**What this task involves**
Render this sentence from the passage below on Safaricom's innovation efforts in Spanish: "In 2016, Alpha produced Little Cab, an attempt to compete in Kenya’s ride-hailing market."

**Document extract**
::::

In establishing Alpha, Safaricom has attempted to develop new revenue streams through innovation, just as US telecoms have done in recent years. For instance, both AT&T and Sprint operate foundries, which are intended to attract enterprise customers by helping them develop solutions that utilize core networking services.
Innovation initiatives have become a key part of winning over new business, particularly for new connectivity offerings, because enterprise clients may be less knowledgeable about potential use cases. AT&T generates new business through its foundry by helping enterprise clients ideate, go through proof of concept, and eventually roll out IoT solutions, according to Chris Penrose, president of IoT solutions.
By contrast, because it operates in less developed technology markets, Safaricom aimed to build business segments from the ground up rather than supplement operations of existing enterprises. Alpha tried to build on the success of M-Pesa, a payments platform launched by Safaricom in 2007, which boasts over 22.6 million active users and contributed around 31% of revenue for Safaricom’s fiscal year 2019 (ended March 31, 2019). But striking gold twice has proved difficult.
In 2016, Alpha produced Little Cab, an attempt to compete in Kenya’s ride-hailing market. In 2018, Alpha produced a social networking platform called Bonga, which aimed to supplement M-Pesa by focusing on “pay, play, and purchase,” Alpha’s head of product told TechCrunch.
But neither venture was mentioned in Safaricom’s most recent annual filing — though they may have fallen within the “other services” revenue, which made up around 5% of total revenue. And following the departure of several internal champions of the incubator, continued support for such ambitious projects appears to be tenuous.
Telecoms need to shift their approaches to innovation according to the maturity of enterprises in their target market. Safaricom’s innovation approach worked well in the beginning with M-Pesa, because it was one of the first movers in digital payments targeting the Kenyan market.
But that same approach didn’t work 10 years later, at which point Kenya’s tech economy — heralded as the “Silicon Savannah” — had matured, attracting a burgeoning startup scene and big tech firms such as IBM, Intel, and Microsoft.
Safaricom’s innovation model doesn’t seem to have kept pace with its evolving market, as it has yet to transition from its ground-up innovation model to one based on partnering with mature companies.

::::

**Dataset section**
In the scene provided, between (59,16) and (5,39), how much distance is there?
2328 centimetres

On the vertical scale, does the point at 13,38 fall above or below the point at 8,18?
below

::::

**Reply to the exercise**
En 2016, Alpha creó Little Cab, un intento de competir en el mercado keniano de transporte privado por aplicación.